# Minima mods???



## cuprajake (Mar 30, 2020)

Hey guys

Seen as ive just got the minima and cant see a similar thread, just wondered what people have done to thiers and if it was a worthwhile upgrade.

Ive already got an ims competition basket,

Wondering if the shower screen is a worth while upgrade

Thanks jake


----------



## Jomo04 (Mar 25, 2019)

I can definitely recommend the Bianca flow control mod - particularly if you're into lighter roasted coffees.


----------



## Northern_Monkey (Sep 11, 2018)

You know what I'm going to say, but get a paddle for it! 😉

Already has the gauge taken care of.


----------



## Rincewind (Aug 25, 2020)

Jake i wonder what's the *smallest* "rotary" pump that you could "squeeze" into *your machine*....maybe worth a search, you never know what might be out there that can be shoe-horned in....it might not be a cheap "mod" but a search may just net you a "bargain".....a motor+pump combo or motor and pump bought seperately then joined together ???


----------



## cuprajake (Mar 30, 2020)

Not sure, think @DavecUK said that its pretty tight in there.

I presume it would effect the ramp up style to.

that's my only bugbear with the minima, could of used a quieter pump


----------



## DavecUK (Aug 6, 2013)

You could fit a MaraX pump to it....bit of disassembly needed and they are a bit expensive to buy. If I had not had to cancel my trip to Italy , I would have tried to grab a couple. Probably would have been too lazy to fit them for years though. The Ar15 vibe pump used on Minims, is actually quieter than the standard Ulka.
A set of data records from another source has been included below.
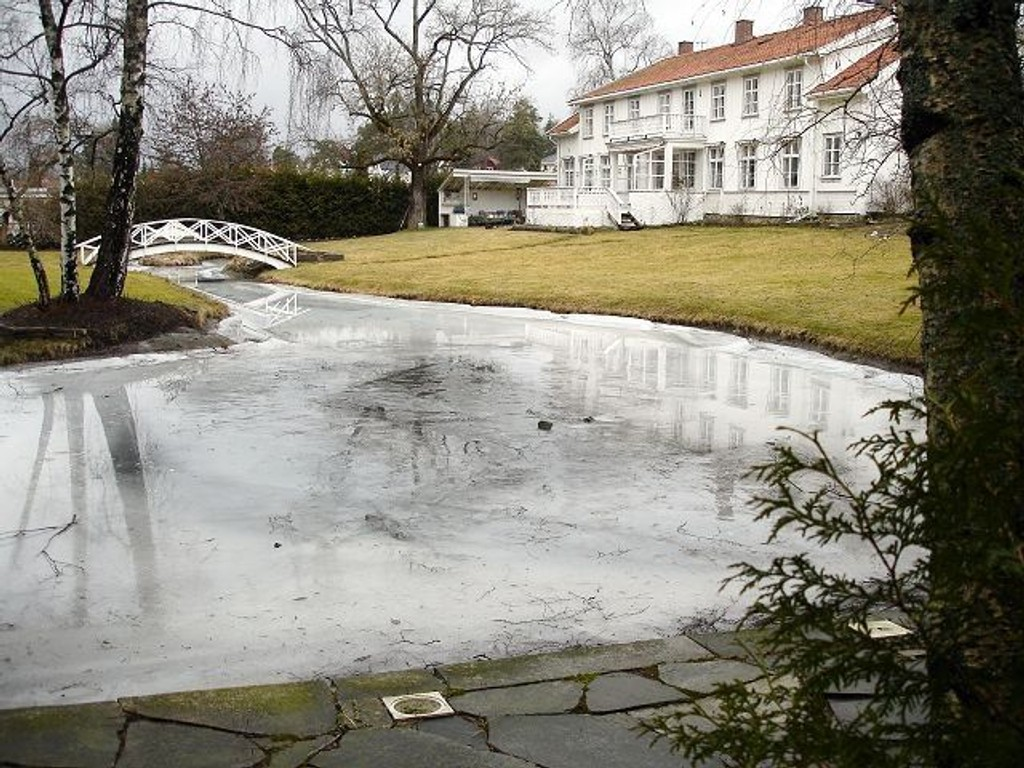 Parken og hovedbygningen på Munkerud slik den fortoner seg i dag. Foto: Gunnar Pedersen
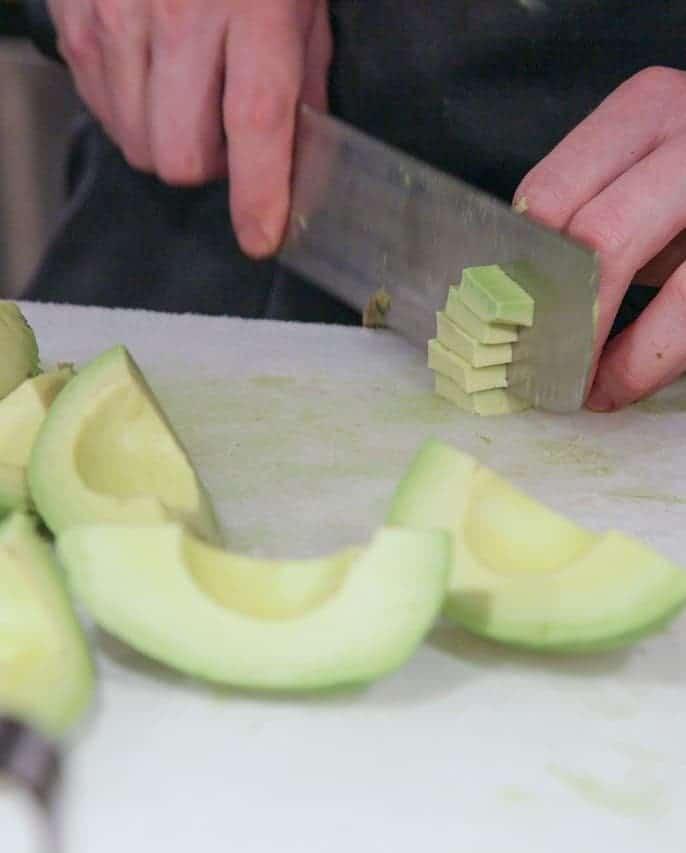 Avocado schneiden – so gehts richtig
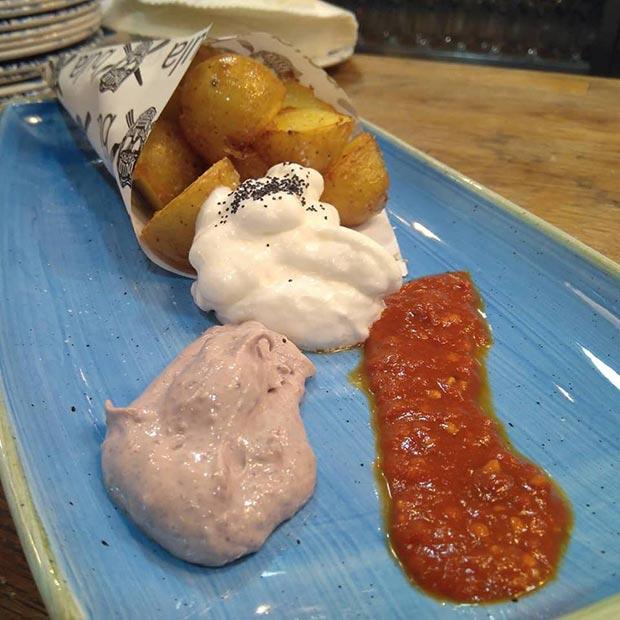 patatas bravas gajo con espuma de nitrógeno de alioli, mayonesa de oliva negra y picante casero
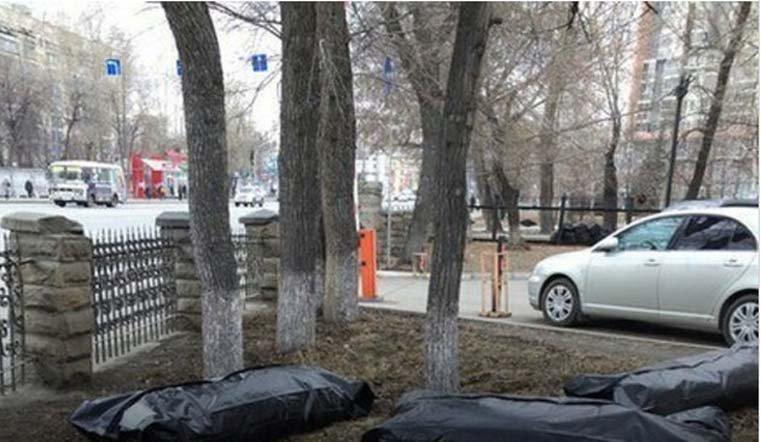 Насубботнике вЧелябинске сор складывали вмешки для трупов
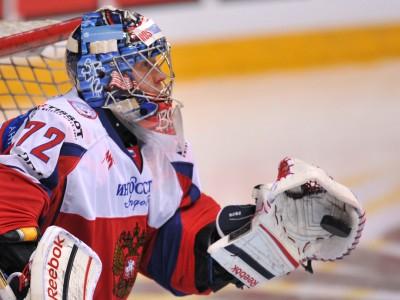Бобровский будет защищать ворота России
No there is no room for a rotary pump in there...even the FOT brushed DC one (used in the Crem One B LFPP) with miniature pump head won't fit.


----------



## cuprajake (Mar 30, 2020)

So dropped the shower screen for the first time today, very clean behind so happy with that,

It came out and went back in very easy, the pf moves quite easy.
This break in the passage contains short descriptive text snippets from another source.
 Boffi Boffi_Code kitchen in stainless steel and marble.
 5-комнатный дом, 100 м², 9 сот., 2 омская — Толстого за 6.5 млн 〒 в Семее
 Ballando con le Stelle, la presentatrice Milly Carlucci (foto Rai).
Has anyone upgraded screen and gasket?


----------



## Rob1 (Apr 9, 2015)

Cuprajake said:


> So dropped the shower screen for the first time today, very clean behind so happy with that,
> 
> It came out and went back in very easy, the pf moves quite easy.
> 
> Has anyone upgraded screen and gasket?


 I've just got a standard IMS screen and red silicone seal from cafelat. The coated shower screens can't be cleaned with a detergent like puly caff...maybe a teflon one could but nano-quartz can't.

The Mara X pump is available from https://www.lamacchinadelcaffe.com/pompe-valvole-lelit.html or you can pay significantly more to get it from BB but it's out of stock right now. I want to get around to fitting it one day but probably won't.


----------



## cuprajake (Mar 30, 2020)

ill prob get the ims screen and silicone gasket, the stock gasket has softened quickly, i can get the pf past halfway now


----------



## DavecUK (Aug 6, 2013)

@Cuprajake People always lock in the PF too hard...it's not a strength test


----------



## cuprajake (Mar 30, 2020)

oh i know, i never force it, its greased in there too from factory as it comes out nice and easy for cleaning,

im not going to change just yet, its just a conscious thing i've noticed


----------



## Jomo04 (Mar 25, 2019)

Cuprajake said:


> Has anyone upgraded screen and gasket?


 I've tried a few of the IMS screens, the E&B branded one was the only one that seemed make any positive difference. It is nano-coated though, so it's a bit of a faff to back flush: https://www.bluestarcoffee.eu/eb-nanotech-shower-screen-e61200tnt-11028-p.asp


----------



## Jomo04 (Mar 25, 2019)

DavecUK said:


> You could fit a MaraX pump to it....bit of disassembly needed and they are a bit expensive to buy.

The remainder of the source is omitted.